===== RECORDS FOR THE EXERCISE =====
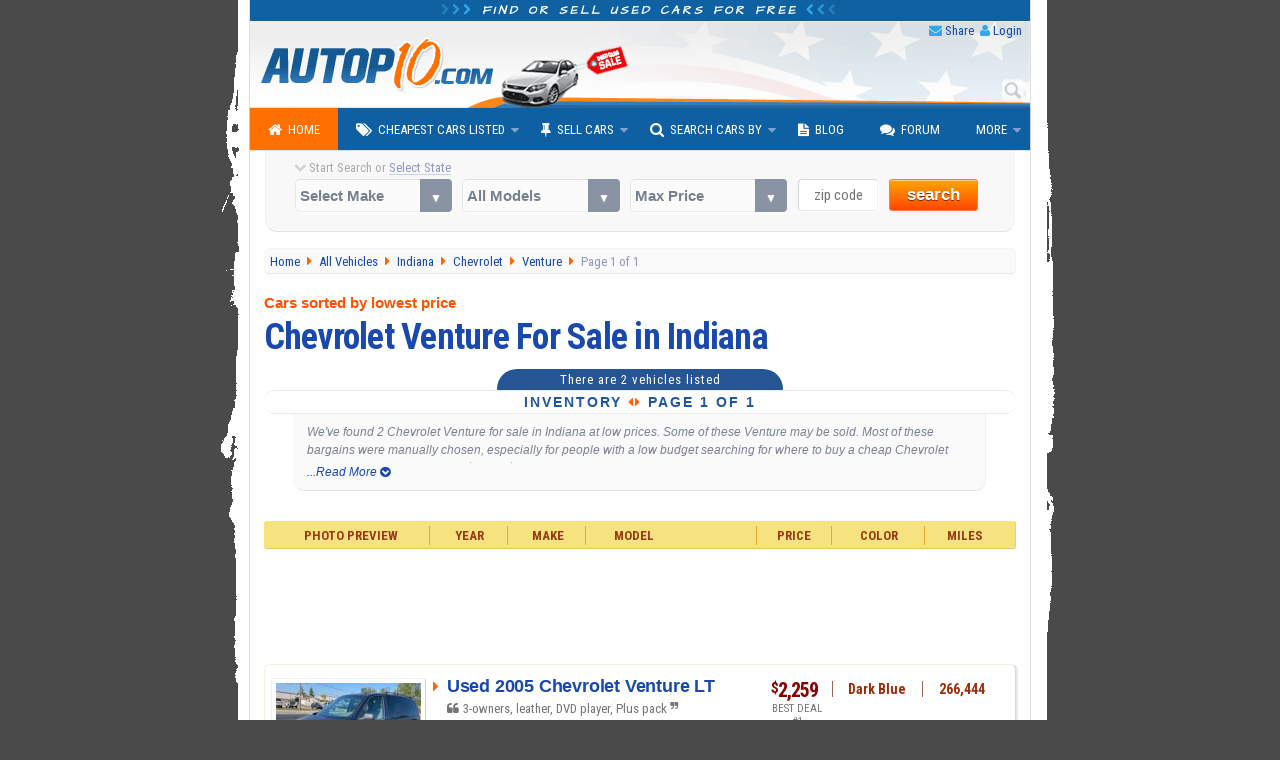

--- FILE ---
content_type: text/html; charset=utf-8
request_url: https://www.google.com/recaptcha/api2/aframe
body_size: 114
content:
<!DOCTYPE HTML><html><head><meta http-equiv="content-type" content="text/html; charset=UTF-8"></head><body><script nonce="9h_0pZkoqhkwaJTfsUiTOg">/** Anti-fraud and anti-abuse applications only. See google.com/recaptcha */ try{var clients={'sodar':'https://pagead2.googlesyndication.com/pagead/sodar?'};window.addEventListener("message",function(a){try{if(a.source===window.parent){var b=JSON.parse(a.data);var c=clients[b['id']];if(c){var d=document.createElement('img');d.src=c+b['params']+'&rc='+(localStorage.getItem("rc::a")?sessionStorage.getItem("rc::b"):"");window.document.body.appendChild(d);sessionStorage.setItem("rc::e",parseInt(sessionStorage.getItem("rc::e")||0)+1);localStorage.setItem("rc::h",'1763084437723');}}}catch(b){}});window.parent.postMessage("_grecaptcha_ready", "*");}catch(b){}</script></body></html>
=====
__PROBLEM__. Please print the records above word for word, leaving every image out.

__REPLY TO THE TASK__.
--- FILE ---
content_type: text/html; charset=utf-8
request_url: https://www.google.com/recaptcha/api2/aframe
body_size: 114
content:
<!DOCTYPE HTML><html><head><meta http-equiv="content-type" content="text/html; charset=UTF-8"></head><body><script nonce="9h_0pZkoqhkwaJTfsUiTOg">/** Anti-fraud and anti-abuse applications only. See google.com/recaptcha */ try{var clients={'sodar':'https://pagead2.googlesyndication.com/pagead/sodar?'};window.addEventListener("message",function(a){try{if(a.source===window.parent){var b=JSON.parse(a.data);var c=clients[b['id']];if(c){var d=document.createElement('img');d.src=c+b['params']+'&rc='+(localStorage.getItem("rc::a")?sessionStorage.getItem("rc::b"):"");window.document.body.appendChild(d);sessionStorage.setItem("rc::e",parseInt(sessionStorage.getItem("rc::e")||0)+1);localStorage.setItem("rc::h",'1763084437723');}}}catch(b){}});window.parent.postMessage("_grecaptcha_ready", "*");}catch(b){}</script></body></html>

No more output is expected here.